The MCRA clarifies that for products considered both a drug and a cosmetic under the FDCA (what as sometimes colloquially referred to as “cosmeceuticals”), drug requirements of Chapter V of the FDCA apply instead of the cosmetic requirements of Chapter VI, except with regard to fragrance allergen disclosure and professional use labeling requirements discussed above. The MCRA does not alter the legal framework that cosmetics that contain active pharmaceutical ingredients are drugs. It also does not change the legal framework that cosmetics making drug claims such as structure function claims will be deemed drugs.

The MCRA does not address or alter the existing regulatory framework with respect to products containing CBD or other hemp-derived products.

The MCRA did not prohibit or otherwise restrict the use of animal testing for cosmetics. However, the MCRA does state, “It is the sense of the Congress that animal testing should not be used for the purposes of safety testing on cosmetic products and should be phased out with the exception of appropriate allowances.”

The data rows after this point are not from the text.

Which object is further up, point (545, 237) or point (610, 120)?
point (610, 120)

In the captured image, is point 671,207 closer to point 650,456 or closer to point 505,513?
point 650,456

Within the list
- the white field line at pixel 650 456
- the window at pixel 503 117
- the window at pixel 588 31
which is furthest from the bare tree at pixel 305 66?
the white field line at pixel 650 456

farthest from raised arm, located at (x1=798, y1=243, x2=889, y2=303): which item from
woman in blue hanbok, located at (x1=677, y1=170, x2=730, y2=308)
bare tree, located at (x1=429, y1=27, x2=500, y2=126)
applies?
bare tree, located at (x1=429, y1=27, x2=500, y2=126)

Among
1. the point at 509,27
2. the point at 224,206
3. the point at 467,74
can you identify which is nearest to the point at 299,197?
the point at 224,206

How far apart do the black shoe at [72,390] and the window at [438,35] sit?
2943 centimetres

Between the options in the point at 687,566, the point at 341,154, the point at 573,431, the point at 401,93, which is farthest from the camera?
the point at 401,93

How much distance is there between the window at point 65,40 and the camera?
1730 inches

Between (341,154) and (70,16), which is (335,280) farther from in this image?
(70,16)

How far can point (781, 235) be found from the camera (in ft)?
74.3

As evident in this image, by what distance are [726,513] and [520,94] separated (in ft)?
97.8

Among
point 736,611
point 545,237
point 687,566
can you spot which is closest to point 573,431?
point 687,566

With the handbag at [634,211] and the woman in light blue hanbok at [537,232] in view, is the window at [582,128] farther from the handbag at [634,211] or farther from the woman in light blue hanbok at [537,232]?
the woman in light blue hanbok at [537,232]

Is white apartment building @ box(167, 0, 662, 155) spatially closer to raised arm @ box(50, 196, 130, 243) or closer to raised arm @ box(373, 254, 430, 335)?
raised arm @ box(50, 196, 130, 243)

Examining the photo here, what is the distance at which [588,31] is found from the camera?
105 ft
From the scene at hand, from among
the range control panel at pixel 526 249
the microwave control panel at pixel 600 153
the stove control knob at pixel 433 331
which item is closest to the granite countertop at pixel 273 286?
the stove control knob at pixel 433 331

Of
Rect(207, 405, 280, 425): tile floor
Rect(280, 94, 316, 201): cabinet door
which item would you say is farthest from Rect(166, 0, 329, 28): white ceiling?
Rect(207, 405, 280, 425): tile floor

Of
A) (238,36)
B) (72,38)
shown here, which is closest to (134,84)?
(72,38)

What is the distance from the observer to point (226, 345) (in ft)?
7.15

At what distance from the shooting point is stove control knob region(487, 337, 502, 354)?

The MCRA exempts small businesses, defined as owners and operators whose average gross annual domestic sales for the previous three years is less than $1 million, from the requirements pertaining to good manufacturing practices and establishment registration and product listing, with the exception of those that manufacture the following products:

  • Injectables;
  • Cosmetics intended for internal use;
  • Products that alter appearance for more than 24 hours under normal use; or
  • Products that regularly come into contact with the mucus membrane of the eye.

Notably, the MCRA does not impose industry user fees. Instead, Congress appropriated to FDA $14.2 million for fiscal year 2023, $25.96 million for fiscal 2024 and $41.89 million for each of fiscal years 2025 through 2027 for developing regulations and performing the other activities under the MCRA.

The MCRA does not alter the relationship between the Federal Trade Commission and the FDA regarding the regulation of the advertising and promotion of cosmetics.


The MCRA significantly expands the FDA’s rulemaking and enforcement authority over cosmetics and closes a number of gaps in the existing regulatory framework.

The MCRA falls short of earlier legislative proposals, which would have authorized the FDA to conduct annual investigations into the safety of ingredients or, in certain cases, restrict or outright prohibit the use of ingredients like PFAS or so-called endocrine disrupters. Nor does the MCRA provide clarity with respect to cosmetic labeling issues, such as whether products are “clean,” “natural,” “nontoxic” or “cruelty-free,” which have been the subject of numerous class action complaints filed against cosmetics companies, or address so-called greenwashing or environmental impact concerns, which have been the focus of recent legislative attention in the EU and UK. The MCRA will not provide any guidance for companies seeking to avoid class action claims for alleged false claims and labeling.

However, the passage of MCRA puts cosmetics manufacturers, packers and distributors on notice that new rules and regulations are coming over the next three years—and the FDA will have authority to recall products and shut down facilities. Accordingly, companies should assess their systems to comply with the new requirements and be ready to implement changes to comply with new FDA rules.

One change to definitely be ready for: the standard testing for asbestos in talc-containing products. Companies should document their suppliers of talc and what representations are made regarding whether the talc is asbestos-free.